EXERCISES ->
- 1) Copy the part of the passage on "The Teachers' Lounge" from "No Easy Answers: On" up to and including "grows around her.".
- 2) In the passage on "The Teachers' Lounge," what is the name of the young teacher played by Leonie Benesch?
===== READING PASSAGE
No Easy Answers: On the Power of The Teachers’ Lounge


The German film “The Teachers’ Lounge,” which was recently nominated for Best International Film Oscar and played this year’s Ebertfest, is a riveting school drama about how one seemingly simple matter becomes quite complicated for everyone involved. No matter much how its good-willed heroine tries for resolving this increasingly tricky situation, things keep getting messier thanks to not only others but also herself, and we come to brace ourselves tension and pressure grows around her.

At the beginning, the movie gradually lets us know of an ongoing circumstance inside one school. There have been a series of thefts, and Carla Nowak (Leonie Benesch), a young teacher who was recently employed there, and two other teachers have a little private meeting with two students who might give any information on whoever is behind them. Not long after that, Carla’s male students suddenly get their possessions examined in the middle of their lesson, and then one of these male students comes to draw attention just because of having a substantial amount of money in his possession. However, this student in question explains where that money comes from, and his parents, who are immigrants, confirm their son’s claim later.
==========
===== SUPPLIED INFORMATION
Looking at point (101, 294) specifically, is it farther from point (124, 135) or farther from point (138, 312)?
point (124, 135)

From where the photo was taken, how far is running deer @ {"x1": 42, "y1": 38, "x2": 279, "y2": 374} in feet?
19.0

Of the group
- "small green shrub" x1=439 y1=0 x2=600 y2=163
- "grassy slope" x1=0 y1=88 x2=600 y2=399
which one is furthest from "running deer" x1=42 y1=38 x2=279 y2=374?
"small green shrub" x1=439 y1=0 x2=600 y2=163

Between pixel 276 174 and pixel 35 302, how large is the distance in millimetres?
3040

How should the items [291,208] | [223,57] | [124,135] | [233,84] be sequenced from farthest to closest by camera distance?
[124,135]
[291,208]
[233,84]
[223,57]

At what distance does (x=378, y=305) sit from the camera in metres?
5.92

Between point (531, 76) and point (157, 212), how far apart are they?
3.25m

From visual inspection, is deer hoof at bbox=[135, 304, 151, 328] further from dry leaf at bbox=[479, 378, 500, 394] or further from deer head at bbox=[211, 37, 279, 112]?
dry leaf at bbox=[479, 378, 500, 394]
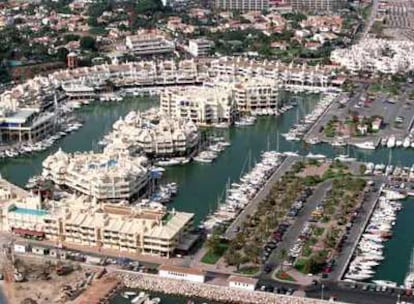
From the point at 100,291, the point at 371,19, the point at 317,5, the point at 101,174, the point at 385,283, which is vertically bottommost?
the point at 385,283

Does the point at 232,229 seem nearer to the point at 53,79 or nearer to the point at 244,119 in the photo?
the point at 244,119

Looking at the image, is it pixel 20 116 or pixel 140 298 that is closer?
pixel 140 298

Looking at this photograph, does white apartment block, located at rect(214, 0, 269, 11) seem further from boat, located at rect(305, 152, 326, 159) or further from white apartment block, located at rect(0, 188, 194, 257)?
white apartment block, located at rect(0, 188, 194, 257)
==========
PER-TASK ANSWERS ->
- 1)
No Easy Answers: On the Power of The Teachers’ Lounge


The German film “The Teachers’ Lounge,” which was recently nominated for Best International Film Oscar and played this year’s Ebertfest, is a riveting school drama about how one seemingly simple matter becomes quite complicated for everyone involved. No matter much how its good-willed heroine tries for resolving this increasingly tricky situation, things keep getting messier thanks to not only others but also herself, and we come to brace ourselves tension and pressure grows around her.

- 2) Carla Nowak